I Want to Be An Artist

Claudine Ascher Art > Blogue > I Want to Be An Artist
Empty Promises
photo collage c.ascher

How many parents have reacted with restrained horror upon hearing their child announce “I want to be an artist”? You, reader, might well be one of them. Perhaps you stood there, or maybe you will soon stand there, momentarily regretting having asked your son or daughter, “What do you want to  be when you grow up?”
How many children who answered “I want to be an artist,” when asked, “What do you want to be when you grow up?” had their self-determination crushed by parents (or teachers) who re-directed them into other lives? Maybe you were one of these children. How did your parents react?
Here are typical, self-identity destroying reactions to children’s announcements that they “want to be an artist”:
1) No worries, you’ll grow out of it.
2) You’ll starve! You need a real profession.
3) Absolutely not. You must follow in MY footsteps!
4) Don’t be silly. You’ll need to be supporting us in our old age.
5) You are going to be a … (fill in the profession) and I will have no argument!
6) And become a selfish, arrogant human being?
7) And maybe become a gay or lesbian homeless drug addict? Is that what you want?
8) No child of mine will be a sissy! Hockey, now that’s a real profession!
9) What will the family and friends think?
10) Well dear, talent is something you’re born with.
11) You have to be rich to make it as an artist.
12) Not until you bring up your marks in all your other school subjects!
13) Only if you become an industrial designer or maybe a graphic artist. How about a game designer? An engineer! An architect! That pays well!
14) Happiness and fulfillment don’t put a roof over your head. Believe me, I know!
15) This life was good enough for me, it will be good enough for you!

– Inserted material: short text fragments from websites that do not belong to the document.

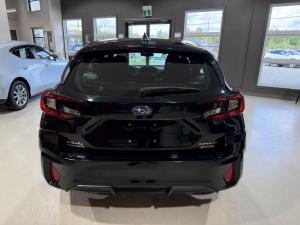 Thumbnail 5 Subaru Impreza RS 2025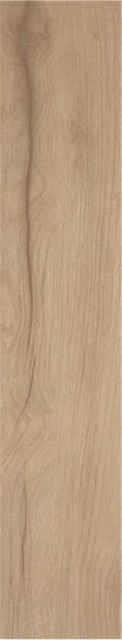 Stylnul (STN) Vertige Beige MT 23x120
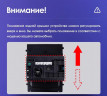 Штатная магнитола Tesla style Teyes TPRO 2 6/128 Lexus GS300 S190 GS350 GS400 GS430 GS450h GS460 GS 300 III 3 350 400 430 450h 460 (2004-2011)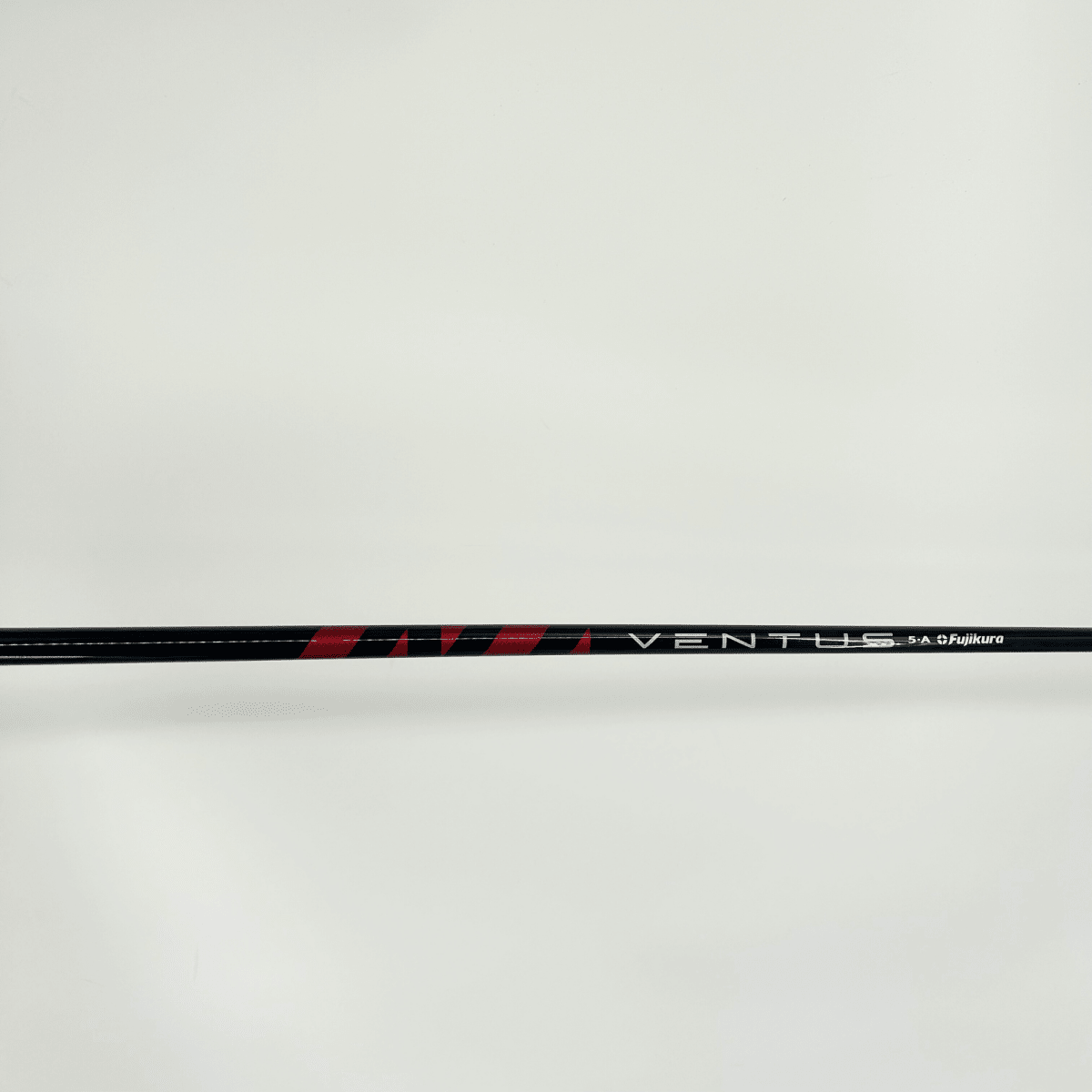 Taylormade Stealth Left Handed Driver / 10.5 Degree / Ventus Red 5 - A / Senior Flex - TaylorMade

16) Your teachers haven’t noted a special talent. Aptitude tests point you to … (fill in an employable job)
17) Oh dear. That doesn’t LOOK like a … (whatever the viewer thinks the artwork should portray)
18) Well then I won’t pay for your education.
What were you told? How did it affect you? Did you become an artist anyway? Do you regret following or not following your own ambition?
Don’t tell me, As an artist, an art teacher and a gallery curator, I hear the longing, the regret, the self-doubt every time I meet someone who believed, accepted or lived by any one of these or similar assertions.
And the worst of it?  These parents (teachers) convince themselves they’re acting in the children’s best interest!